Buy the best you can buy!

This doesn’t mean that you have to spend a fortune to buy a show goat if you only want a family milker, but don’t jump onto bargains either unless you are buying from a source you know or that has been recommended, because the goat or goats you buy will be the foundation or a genetic addition to your herd for generations to come. You don’t want to introduce a genetic inferior goat with little milk or bad conformation to pass to their offspring.

Auctions are very rarely a good place to buy a dairy goat, dairy goats ending up there are usually culls from a herd and it is very hard to find a goat health or farm health history. We never send one of our kids to auction. We sell our doelings at weaning for around $350 (registerable with transfer papers), and our bucklings we sell for between $75 and $150 because we usually have our herd sire and a replacement buck already in place. Those bucklings which we don’t sell, end up in “freezer camp” for meat for our own consumption. If we can find a good home for them, and know they will be taken care off, we have even given them away with the buyer of a doeling. We are not the only ones who are doing this, and it never hurts to ask.

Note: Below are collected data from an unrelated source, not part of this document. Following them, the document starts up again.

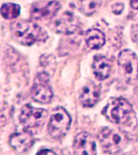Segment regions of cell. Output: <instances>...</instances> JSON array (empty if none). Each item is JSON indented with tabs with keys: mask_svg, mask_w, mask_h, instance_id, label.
<instances>
[{
	"mask_svg": "<svg viewBox=\"0 0 138 155\" xmlns=\"http://www.w3.org/2000/svg\"><path fill=\"white\" fill-rule=\"evenodd\" d=\"M9 143L15 151L24 153L33 145L34 138L31 132L24 130L12 134L9 139Z\"/></svg>",
	"mask_w": 138,
	"mask_h": 155,
	"instance_id": "11",
	"label": "cell"
},
{
	"mask_svg": "<svg viewBox=\"0 0 138 155\" xmlns=\"http://www.w3.org/2000/svg\"><path fill=\"white\" fill-rule=\"evenodd\" d=\"M98 138L104 151L111 153L123 150L128 142V139L125 134L120 131L110 128H105L101 130Z\"/></svg>",
	"mask_w": 138,
	"mask_h": 155,
	"instance_id": "3",
	"label": "cell"
},
{
	"mask_svg": "<svg viewBox=\"0 0 138 155\" xmlns=\"http://www.w3.org/2000/svg\"><path fill=\"white\" fill-rule=\"evenodd\" d=\"M47 116L48 111L44 109L36 108L27 104L22 108L19 120L26 128H37L43 124Z\"/></svg>",
	"mask_w": 138,
	"mask_h": 155,
	"instance_id": "7",
	"label": "cell"
},
{
	"mask_svg": "<svg viewBox=\"0 0 138 155\" xmlns=\"http://www.w3.org/2000/svg\"><path fill=\"white\" fill-rule=\"evenodd\" d=\"M20 7L15 3H4L1 7V14L2 17L7 19H15L19 15Z\"/></svg>",
	"mask_w": 138,
	"mask_h": 155,
	"instance_id": "16",
	"label": "cell"
},
{
	"mask_svg": "<svg viewBox=\"0 0 138 155\" xmlns=\"http://www.w3.org/2000/svg\"><path fill=\"white\" fill-rule=\"evenodd\" d=\"M101 3V0H75L74 6L82 13L90 15L98 11Z\"/></svg>",
	"mask_w": 138,
	"mask_h": 155,
	"instance_id": "15",
	"label": "cell"
},
{
	"mask_svg": "<svg viewBox=\"0 0 138 155\" xmlns=\"http://www.w3.org/2000/svg\"><path fill=\"white\" fill-rule=\"evenodd\" d=\"M130 5L133 9L138 10V0H130Z\"/></svg>",
	"mask_w": 138,
	"mask_h": 155,
	"instance_id": "19",
	"label": "cell"
},
{
	"mask_svg": "<svg viewBox=\"0 0 138 155\" xmlns=\"http://www.w3.org/2000/svg\"><path fill=\"white\" fill-rule=\"evenodd\" d=\"M92 69L94 76L99 80H104L108 77L111 72V63L108 58L103 55H97L94 58Z\"/></svg>",
	"mask_w": 138,
	"mask_h": 155,
	"instance_id": "13",
	"label": "cell"
},
{
	"mask_svg": "<svg viewBox=\"0 0 138 155\" xmlns=\"http://www.w3.org/2000/svg\"><path fill=\"white\" fill-rule=\"evenodd\" d=\"M37 154H56V153L54 151L48 149H45V150H41L37 152Z\"/></svg>",
	"mask_w": 138,
	"mask_h": 155,
	"instance_id": "18",
	"label": "cell"
},
{
	"mask_svg": "<svg viewBox=\"0 0 138 155\" xmlns=\"http://www.w3.org/2000/svg\"><path fill=\"white\" fill-rule=\"evenodd\" d=\"M31 96L40 104H49L53 98L52 87L49 84L48 73L41 72L36 75L31 87Z\"/></svg>",
	"mask_w": 138,
	"mask_h": 155,
	"instance_id": "6",
	"label": "cell"
},
{
	"mask_svg": "<svg viewBox=\"0 0 138 155\" xmlns=\"http://www.w3.org/2000/svg\"><path fill=\"white\" fill-rule=\"evenodd\" d=\"M79 26V20L70 12H64L52 20L51 28L57 33L70 35L74 33Z\"/></svg>",
	"mask_w": 138,
	"mask_h": 155,
	"instance_id": "8",
	"label": "cell"
},
{
	"mask_svg": "<svg viewBox=\"0 0 138 155\" xmlns=\"http://www.w3.org/2000/svg\"><path fill=\"white\" fill-rule=\"evenodd\" d=\"M87 46L91 49H99L105 44V36L99 29H90L85 36Z\"/></svg>",
	"mask_w": 138,
	"mask_h": 155,
	"instance_id": "14",
	"label": "cell"
},
{
	"mask_svg": "<svg viewBox=\"0 0 138 155\" xmlns=\"http://www.w3.org/2000/svg\"><path fill=\"white\" fill-rule=\"evenodd\" d=\"M120 74L128 83H133L138 78V58L129 49L121 51L118 57Z\"/></svg>",
	"mask_w": 138,
	"mask_h": 155,
	"instance_id": "5",
	"label": "cell"
},
{
	"mask_svg": "<svg viewBox=\"0 0 138 155\" xmlns=\"http://www.w3.org/2000/svg\"><path fill=\"white\" fill-rule=\"evenodd\" d=\"M100 96V87L90 81L82 87L80 93V103L85 107H93L99 101Z\"/></svg>",
	"mask_w": 138,
	"mask_h": 155,
	"instance_id": "12",
	"label": "cell"
},
{
	"mask_svg": "<svg viewBox=\"0 0 138 155\" xmlns=\"http://www.w3.org/2000/svg\"><path fill=\"white\" fill-rule=\"evenodd\" d=\"M123 5L122 3H116V4L112 5V7H111V12L116 15H120L123 12Z\"/></svg>",
	"mask_w": 138,
	"mask_h": 155,
	"instance_id": "17",
	"label": "cell"
},
{
	"mask_svg": "<svg viewBox=\"0 0 138 155\" xmlns=\"http://www.w3.org/2000/svg\"><path fill=\"white\" fill-rule=\"evenodd\" d=\"M73 147L75 154L96 153V147H95L94 138L87 132H82L75 137Z\"/></svg>",
	"mask_w": 138,
	"mask_h": 155,
	"instance_id": "9",
	"label": "cell"
},
{
	"mask_svg": "<svg viewBox=\"0 0 138 155\" xmlns=\"http://www.w3.org/2000/svg\"><path fill=\"white\" fill-rule=\"evenodd\" d=\"M61 4L58 1L38 2L31 7V15L33 19H49L53 18L60 10Z\"/></svg>",
	"mask_w": 138,
	"mask_h": 155,
	"instance_id": "10",
	"label": "cell"
},
{
	"mask_svg": "<svg viewBox=\"0 0 138 155\" xmlns=\"http://www.w3.org/2000/svg\"><path fill=\"white\" fill-rule=\"evenodd\" d=\"M103 114L112 123L124 124L133 116V107L123 98H111L104 107Z\"/></svg>",
	"mask_w": 138,
	"mask_h": 155,
	"instance_id": "2",
	"label": "cell"
},
{
	"mask_svg": "<svg viewBox=\"0 0 138 155\" xmlns=\"http://www.w3.org/2000/svg\"><path fill=\"white\" fill-rule=\"evenodd\" d=\"M71 124V118L67 111L61 107L53 110L48 124V133L53 138L58 139L67 133Z\"/></svg>",
	"mask_w": 138,
	"mask_h": 155,
	"instance_id": "4",
	"label": "cell"
},
{
	"mask_svg": "<svg viewBox=\"0 0 138 155\" xmlns=\"http://www.w3.org/2000/svg\"><path fill=\"white\" fill-rule=\"evenodd\" d=\"M12 38L23 45H31L47 39L48 35L42 28L28 20L15 21L11 26Z\"/></svg>",
	"mask_w": 138,
	"mask_h": 155,
	"instance_id": "1",
	"label": "cell"
}]
</instances>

Buy from a reputable farm!

As I mentioned before, staying away from auctions, especially for dairy goats, is a good practice and nothing can beat word of mouth or recommendations from other goat owners. If you are not familiar with the farm, make an appointment to visit the farm and the goats. If you like what you see, and you feel comfortable with the farmer/producer, there is no reason why you shouldn’t buy a goat from the farm. When someone buys a goat from us, our help/expertise/assistance always comes with it for the life of the goat. 

And now for two final tips for a successful goat purchase:

If you make an appointment, show up and be on time. The farmer is taking time out of their farm schedule to be with you.

Bring enough money for a deposit. If you are looking at a goat and fall in love with it, you want to make sure it will be there for you!